# Trek store - What a joke



## dougrocky123 (Apr 12, 2006)

I saw that Trek was having a sale so I went to the Trek store in San Jose CA to check out the Madones. They did not have a single American made Trek on the showroom floor. With this economy I can't believe they could be sold out. Could this be some kind of bait and switch to list the 5.2 on sale and then try to sell a different model? The staff was too busy to even let me rant so I'm doing it here!


----------



## Lakemichchip (May 19, 2008)

My local Trek dealer is busier than ever. I stopped in on Saturday for a quick repair and watched 3 roadies go out the door. The no interest program for a year must be a hit.


----------



## dave_gt (Jul 25, 2008)

Well, my Trek shop in Peachtree City, Ga not ONLY has moved into a brand new building (read as "Super Modern"); stocked up on everything; and are very busy, but, they offer great service too!

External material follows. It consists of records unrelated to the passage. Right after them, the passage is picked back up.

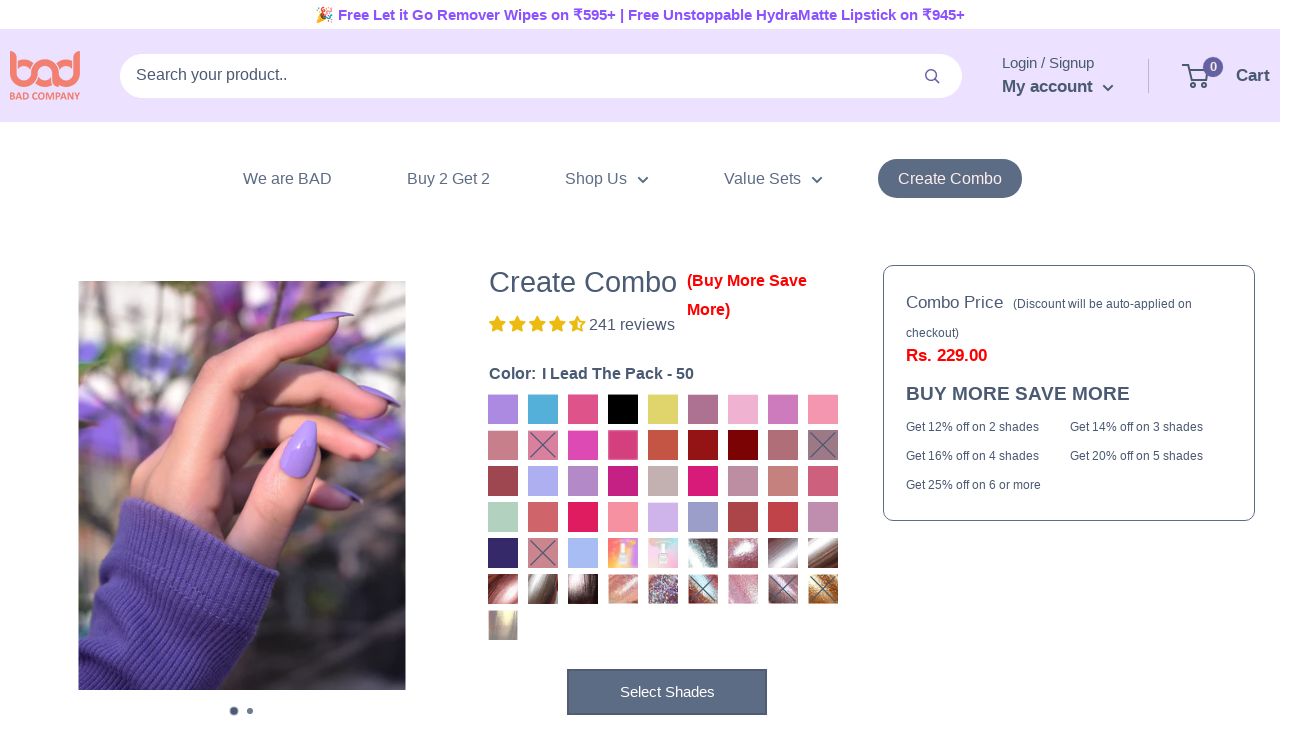

--- FILE ---
content_type: text/css
request_url: https://badcompanycosmetics.com/cdn/shop/t/34/assets/custom.css?v=44199448118818481371765362698
body_size: -668
content:
.search-bar__filter{display:none}.custom_collection_title h1{font-weight:900!important}.box1 button{border:.12rem solid #5D6C85;padding:6px 30px;display:block;text-align:center}.icon-state[aria-expanded=true] .icon-state__secondary{z-index:9999}
/*# sourceMappingURL=/cdn/shop/t/34/assets/custom.css.map?v=44199448118818481371765362698 */


--- FILE ---
content_type: text/javascript
request_url: https://badcompanycosmetics.com/cdn/shop/t/34/assets/custom.js?v=61033819545985955181765362698
body_size: -554
content:
$(".combowise-draft .color-swatch__radio").change(function(){var colorName=$(this).next().attr("title");$(this).parents(".combowise-draft-caption").find("a.combowise-draft-caption-title").text(colorName)});
//# sourceMappingURL=/cdn/shop/t/34/assets/custom.js.map?v=61033819545985955181765362698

But, then again, this area is a bit on the up-scale... so, maybe the recession has not hit them so much. Me...well, been out of work with no income for 9 months.


----------



## dougrocky123 (Apr 12, 2006)

*Loan Shark*

Once the interest does kick in on a Trek credit card check out the rate. Something like 22%!


----------



## Lakemichchip (May 19, 2008)

Pay it off in 12 months. Take a gift when you can get it


----------



## jtsk (Mar 6, 2002)

Better yet.......Here's an idea. Don't buy things unless you have cash!

Good rule of thumb - If you'd be embarrassed/ashamed to tell your grandmother about HOW you purchased it, don't purchase it until you can proudly tell her you paid cash.

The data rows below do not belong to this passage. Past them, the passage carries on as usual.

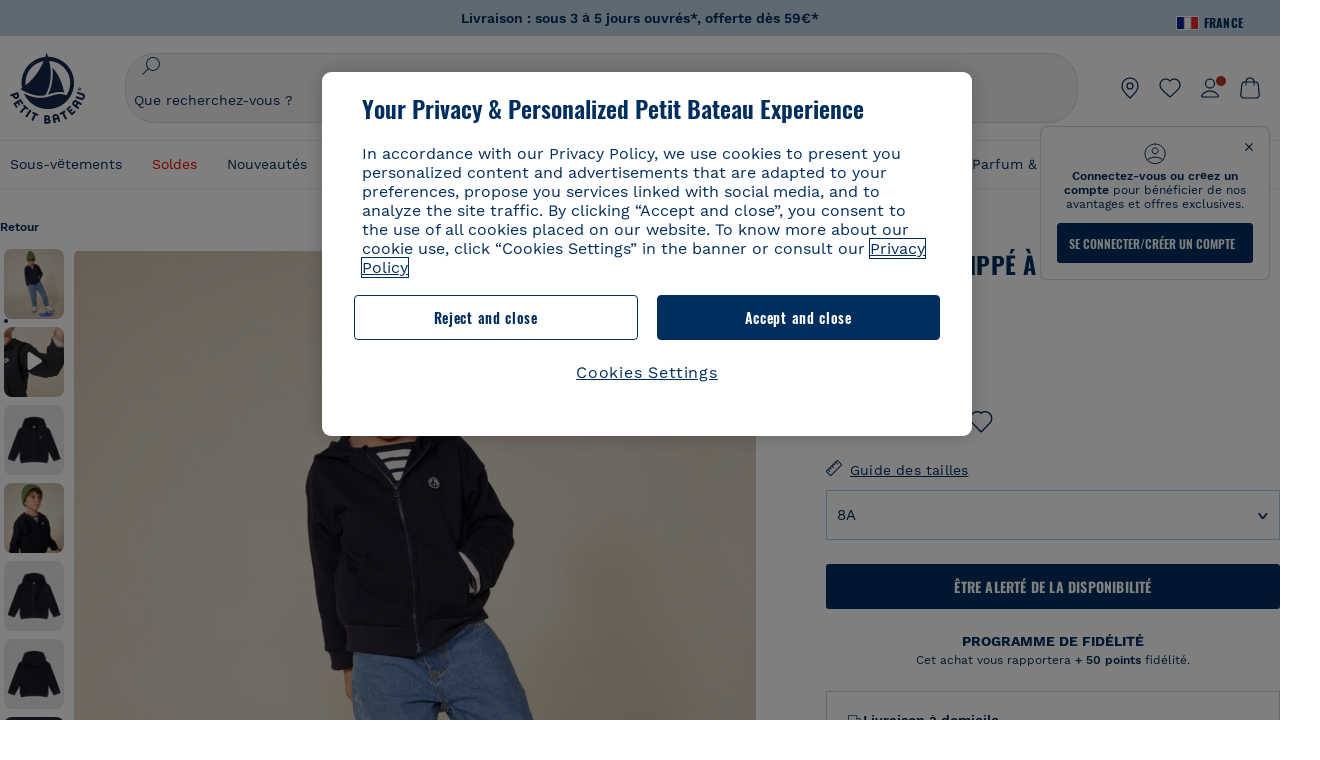

--- FILE ---
content_type: text/javascript; charset=utf-8
request_url: https://p.cquotient.com/pebble?tla=bckl-PB_FR&activityType=viewProduct&callback=CQuotient._act_callback0&cookieId=bdHq1t3bKou8jMNS8c6BaTeLVE&userId=&emailId=&product=id%3A%3AA0A1B%7C%7Csku%3A%3AA0A1B03110%7C%7Ctype%3A%3A%7C%7Calt_id%3A%3A&realm=BCKL&siteId=PB_FR&instanceType=prd&locale=fr_FR&referrer=&currentLocation=https%3A%2F%2Fwww.petit-bateau.fr%2Fgarcon%2Fvetements%2Fmariniere-sweat-gilet%2Fsweatshirt-zippe-a-capuche-enfant-garcon-smoking%2FA0A1B03110.html&ls=true&_=1768777211260&v=v3.1.3&fbPixelId=__UNKNOWN__&json=%7B%22cookieId%22%3A%22bdHq1t3bKou8jMNS8c6BaTeLVE%22%2C%22userId%22%3A%22%22%2C%22emailId%22%3A%22%22%2C%22product%22%3A%7B%22id%22%3A%22A0A1B%22%2C%22sku%22%3A%22A0A1B03110%22%2C%22type%22%3A%22%22%2C%22alt_id%22%3A%22%22%7D%2C%22realm%22%3A%22BCKL%22%2C%22siteId%22%3A%22PB_FR%22%2C%22instanceType%22%3A%22prd%22%2C%22locale%22%3A%22fr_FR%22%2C%22referrer%22%3A%22%22%2C%22currentLocation%22%3A%22https%3A%2F%2Fwww.petit-bateau.fr%2Fgarcon%2Fvetements%2Fmariniere-sweat-gilet%2Fsweatshirt-zippe-a-capuche-enfant-garcon-smoking%2FA0A1B03110.html%22%2C%22ls%22%3Atrue%2C%22_%22%3A1768777211260%2C%22v%22%3A%22v3.1.3%22%2C%22fbPixelId%22%3A%22__UNKNOWN__%22%7D
body_size: 393
content:
/**/ typeof CQuotient._act_callback0 === 'function' && CQuotient._act_callback0([{"k":"__cq_uuid","v":"bdHq1t3bKou8jMNS8c6BaTeLVE","m":34128000},{"k":"__cq_bc","v":"%7B%22bckl-PB_FR%22%3A%5B%7B%22id%22%3A%22A0A1B%22%2C%22sku%22%3A%22A0A1B03110%22%7D%5D%7D","m":2592000},{"k":"__cq_seg","v":"0~0.00!1~0.00!2~0.00!3~0.00!4~0.00!5~0.00!6~0.00!7~0.00!8~0.00!9~0.00","m":2592000}]);

--- FILE ---
content_type: text/javascript; charset=utf-8
request_url: https://p.cquotient.com/pebble?tla=bckl-PB_FR&activityType=viewReco&callback=CQuotient._act_callback2&cookieId=bdHq1t3bKou8jMNS8c6BaTeLVE&userId=&emailId=&products=id%3A%3AA0DSQ%7C%7Csku%3A%3A%7C%7Ctype%3A%3Avgroup%7C%7Calt_id%3A%3AA0DSQ01%3B%3Bid%3A%3AA0EFT%7C%7Csku%3A%3A%7C%7Ctype%3A%3Avgroup%7C%7Calt_id%3A%3AA0EFT03%3B%3Bid%3A%3AA0D8H%7C%7Csku%3A%3A%7C%7Ctype%3A%3Avgroup%7C%7Calt_id%3A%3AA0D8H00%3B%3Bid%3A%3AA0DF5%7C%7Csku%3A%3A%7C%7Ctype%3A%3Avgroup%7C%7Calt_id%3A%3AA0DF501%3B%3Bid%3A%3AA0D6C%7C%7Csku%3A%3A%7C%7Ctype%3A%3Avgroup%7C%7Calt_id%3A%3AA0D6C03%3B%3Bid%3A%3AA0DT8%7C%7Csku%3A%3A%7C%7Ctype%3A%3Avgroup%7C%7Calt_id%3A%3AA0DT801%3B%3Bid%3A%3AA0EGP%7C%7Csku%3A%3A%7C%7Ctype%3A%3Avgroup%7C%7Calt_id%3A%3AA0EGP01%3B%3Bid%3A%3AA0E6O%7C%7Csku%3A%3A%7C%7Ctype%3A%3Avgroup%7C%7Calt_id%3A%3AA0E6O13%3B%3Bid%3A%3AA0D6C%7C%7Csku%3A%3A%7C%7Ctype%3A%3Avgroup%7C%7Calt_id%3A%3AA0D6C03%3B%3Bid%3A%3AA0EK3%7C%7Csku%3A%3A%7C%7Ctype%3A%3Avgroup%7C%7Calt_id%3A%3AA0EK300%3B%3Bid%3A%3AA0D2G%7C%7Csku%3A%3A%7C%7Ctype%3A%3Avgroup%7C%7Calt_id%3A%3AA0D2G00%3B%3Bid%3A%3AA0E9P%7C%7Csku%3A%3A%7C%7Ctype%3A%3Avgroup%7C%7Calt_id%3A%3AA0E9P01%3B%3Bid%3A%3AA0EEW%7C%7Csku%3A%3A%7C%7Ctype%3A%3Avgroup%7C%7Calt_id%3A%3AA0EEW01%3B%3Bid%3A%3AA0D6G%7C%7Csku%3A%3A%7C%7Ctype%3A%3Avgroup%7C%7Calt_id%3A%3AA0D6G01%3B%3Bid%3A%3AA0E6O%7C%7Csku%3A%3A%7C%7Ctype%3A%3Avgroup%7C%7Calt_id%3A%3AA0E6O13%3B%3Bid%3A%3AA0DSQ%7C%7Csku%3A%3A%7C%7Ctype%3A%3Avgroup%7C%7Calt_id%3A%3AA0DSQ01&recommenderName=__UNDEFINED__&realm=BCKL&siteId=PB_FR&instanceType=prd&locale=fr_FR&slotId=&slotConfigId=&slotConfigTemplate=&referrer=&currentLocation=https%3A%2F%2Fwww.petit-bateau.fr%2Fgarcon%2Fvetements%2Fmariniere-sweat-gilet%2Fsweatshirt-zippe-a-capuche-enfant-garcon-smoking%2FA0A1B03110.html&ls=true&_=1768777212721&v=v3.1.3&fbPixelId=__UNKNOWN__&__cq_uuid=bdHq1t3bKou8jMNS8c6BaTeLVE&__cq_seg=0~0.00!1~0.00!2~0.00!3~0.00!4~0.00!5~0.00!6~0.00!7~0.00!8~0.00!9~0.00&bc=%7B%22bckl-PB_FR%22%3A%5B%7B%22id%22%3A%22A0A1B%22%2C%22sku%22%3A%22A0A1B03110%22%7D%5D%7D
body_size: 162
content:
/**/ typeof CQuotient._act_callback2 === 'function' && CQuotient._act_callback2([{"k":"__cq_uuid","v":"bdHq1t3bKou8jMNS8c6BaTeLVE","m":34128000}]);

Sorry - Don't mean to preach, just ultra sensitive about people using credit these days.


----------



## Jaxattax (Dec 13, 2005)

jtsk said:


> Better yet.......Here's an idea. Don't buy things unless you have cash!
> 
> Good rule of thumb - If you'd be embarrassed/ashamed to tell your grandmother about HOW you purchased it, don't purchase it until you can proudly tell her you paid cash.
> 
> Sorry - Don't mean to preach, just ultra sensitive about people using credit these days.


I would be proud to tell my grandmother how I let someone else pay the interest on a new bike that I paid off in less than 12 months. She'd think I was pretty bright. Maybe she'd bake me a cake.

We buy all our electronics with store credit cards and pay them off well before the expiration date of the loan. We also pay off our credit card balance monthly.

Credit can be used for ya or agin ya. Your choice.


----------



## jtsk (Mar 6, 2002)

Jaxattax said:


> I would be proud to tell my grandmother how I let someone else pay the interest on a new bike that I paid off in less than 12 months. She'd think I was pretty bright. Maybe she'd bake me a cake.
> 
> We buy all our electronics with store credit cards and pay them off well before the expiration date of the loan. We also pay off our credit card balance monthly.
> 
> Credit can be used for ya or agin ya. Your choice.


Good for you.....

But if you are indeed doing what you say, you are part of a small percentage of Americans that successfully use credit without getting burned. Most people are not disciplined enough or knowledgeable enough to accomplish this.....resulting in the credit problems the world economy is currently experiencing (which is why I'm so sensitive about it). For the vast majority of people, it's playing with fire and history shows they'll eventually get burned. It's as simple as avoiding unnecessary financial risk by using a little planning. It took me a long time to learn this lesson, but I finally did several years ago and I'll never borrow another dime in my life for anything (with the possible exception of a mortgage but we're working to eliminate that one too).

Sorry, starting to preach again............I'll shut up. Not the correct forum (sorry for the pun).

Happy riding


----------